4.3 Future Implications

The study’s findings underscores the potential of microbiome profiling as a diagnostic tool for early identification of sepsis risk in neonates, enabling timely and targeted interventions. Therapeutic strategies such as probiotic supplementation or microbiome transplantation could help restore a healthy microbiome, reducing sepsis severity and duration. Insights from this research could also inform guidelines for antibiotic use in neonates, aiming to minimize dysbiosis and preserve beneficial bacterial populations.

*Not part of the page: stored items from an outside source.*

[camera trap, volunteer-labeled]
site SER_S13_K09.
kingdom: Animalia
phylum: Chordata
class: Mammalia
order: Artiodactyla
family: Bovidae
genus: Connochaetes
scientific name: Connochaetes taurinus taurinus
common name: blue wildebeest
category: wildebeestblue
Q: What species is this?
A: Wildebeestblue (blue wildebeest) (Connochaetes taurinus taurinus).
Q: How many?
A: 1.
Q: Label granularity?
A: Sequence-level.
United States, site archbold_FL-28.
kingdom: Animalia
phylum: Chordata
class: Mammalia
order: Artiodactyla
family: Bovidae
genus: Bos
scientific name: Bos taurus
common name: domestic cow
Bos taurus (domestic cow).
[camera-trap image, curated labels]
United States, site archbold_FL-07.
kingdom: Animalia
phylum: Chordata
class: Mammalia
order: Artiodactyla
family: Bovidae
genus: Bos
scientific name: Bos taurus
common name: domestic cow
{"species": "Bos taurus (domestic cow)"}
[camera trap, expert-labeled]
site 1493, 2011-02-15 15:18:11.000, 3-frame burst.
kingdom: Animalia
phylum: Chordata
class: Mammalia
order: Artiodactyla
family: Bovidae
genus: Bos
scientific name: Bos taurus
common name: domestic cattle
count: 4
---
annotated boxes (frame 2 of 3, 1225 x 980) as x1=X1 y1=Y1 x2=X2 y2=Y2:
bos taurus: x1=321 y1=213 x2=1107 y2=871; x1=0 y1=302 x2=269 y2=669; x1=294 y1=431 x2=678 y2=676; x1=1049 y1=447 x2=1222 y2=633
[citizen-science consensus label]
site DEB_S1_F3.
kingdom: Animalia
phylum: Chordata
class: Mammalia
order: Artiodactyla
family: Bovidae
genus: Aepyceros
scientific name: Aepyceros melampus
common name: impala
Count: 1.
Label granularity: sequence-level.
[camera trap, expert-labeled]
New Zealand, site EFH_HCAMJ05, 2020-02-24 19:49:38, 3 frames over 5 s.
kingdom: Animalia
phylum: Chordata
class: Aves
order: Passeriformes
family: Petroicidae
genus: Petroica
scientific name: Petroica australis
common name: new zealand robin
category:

Future studies should focus on long term monitoring of microbiome changes and functional analyses to deepen understanding of microbiome-host interactions in neonatal sepsis.

5 Conclusion

Overall, the current investigation presents significant changes in the gut microbiome of neonates with sepsis compared to healthy neonates. The presence of sepsis, particularly due to drug-resistant pathogens, is associated with marked reduction in beneficial bacteria such as Bifidobacterium, Enterococcus, and Bacteroides. The higher prevalence of Proteobacteria and genera like Acinetobacter in septic neonates highlights the impact of pathogenic infections on gut microbial composition. Our findings emphasises the importance of monitoring and potentially modulating the gut microbiome in neonates at risk of sepsis to improve clinical outcomes. Future research should explore targeted interventions to restore healthy gut microbiota and their potential therapeutic benefits in neonatal sepsis.